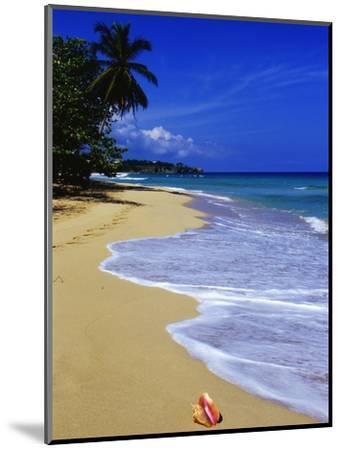 Conch Shell on Playa Grande Beach-Danny Lehman-Mounted Photographic Print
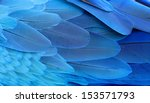 blue and gold macaw wing... | Shutterstock . vector #153571793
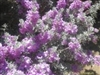 TEMPORARILY OUT OF STOCK---SILVER BELLS CAROLINA SILVER BELLS Lavender blooms Zone 4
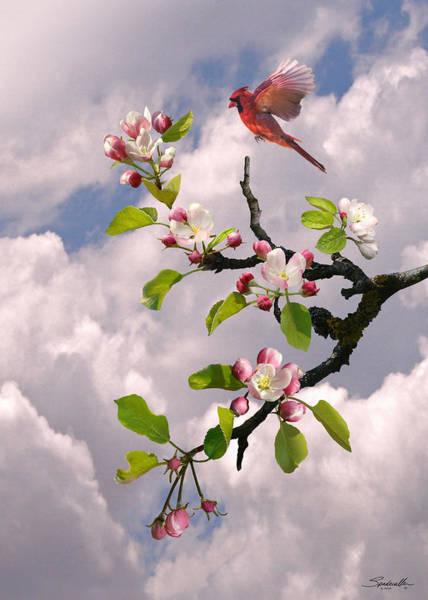 Wall Art - Digital Art - Cardinal In Apple Tree by Spadecaller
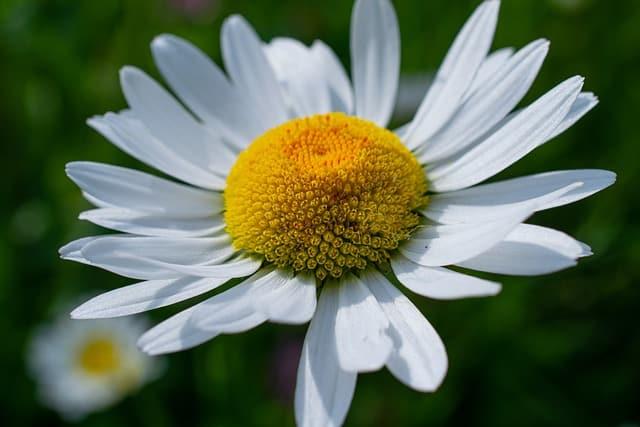 1 Popular shasta daisy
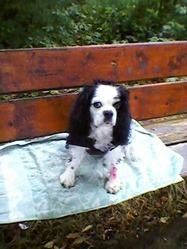 Ulcia, chien Cavalier King Charles Spaniel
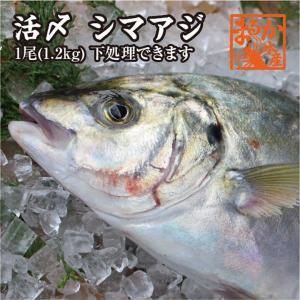 活〆シマアジ 1尾 約1.2kg 下調理できます [シマアジ]|isemaruka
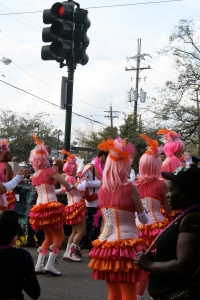 High school cheerleaders/dancers aren't the only ones to perform in these Mardi Gras parades.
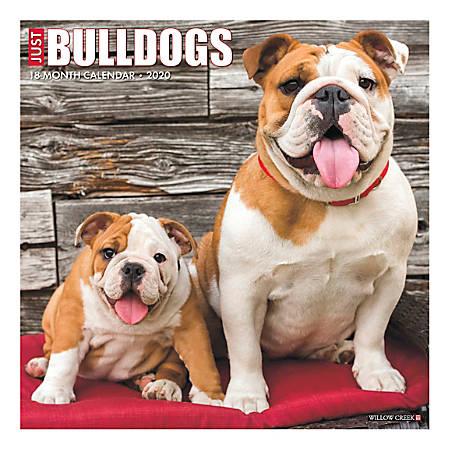 "Willow Creek Press Animals Monthly Wall Calendar, 12"" x 12"", Bulldogs, January To December 2020"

▬▬▬▬▬▬▬▬▬▬

◆ ASSIGNMENT: Any picture in the listing is to be omitted. Return exactly the lines from the one containing "Ulcia, chien Cavalier King Charles Spaniel" through its last line, both included, and only those.

◆ EXPECTED ANSWER:
 Ulcia, chien Cavalier King Charles Spaniel
 活〆シマアジ 1尾 約1.2kg 下調理できます [シマアジ]|isemaruka
 High school cheerleaders/dancers aren't the only ones to perform in these Mardi Gras parades.
 "Willow Creek Press Animals Monthly Wall Calendar, 12"" x 12"", Bulldogs, January To December 2020"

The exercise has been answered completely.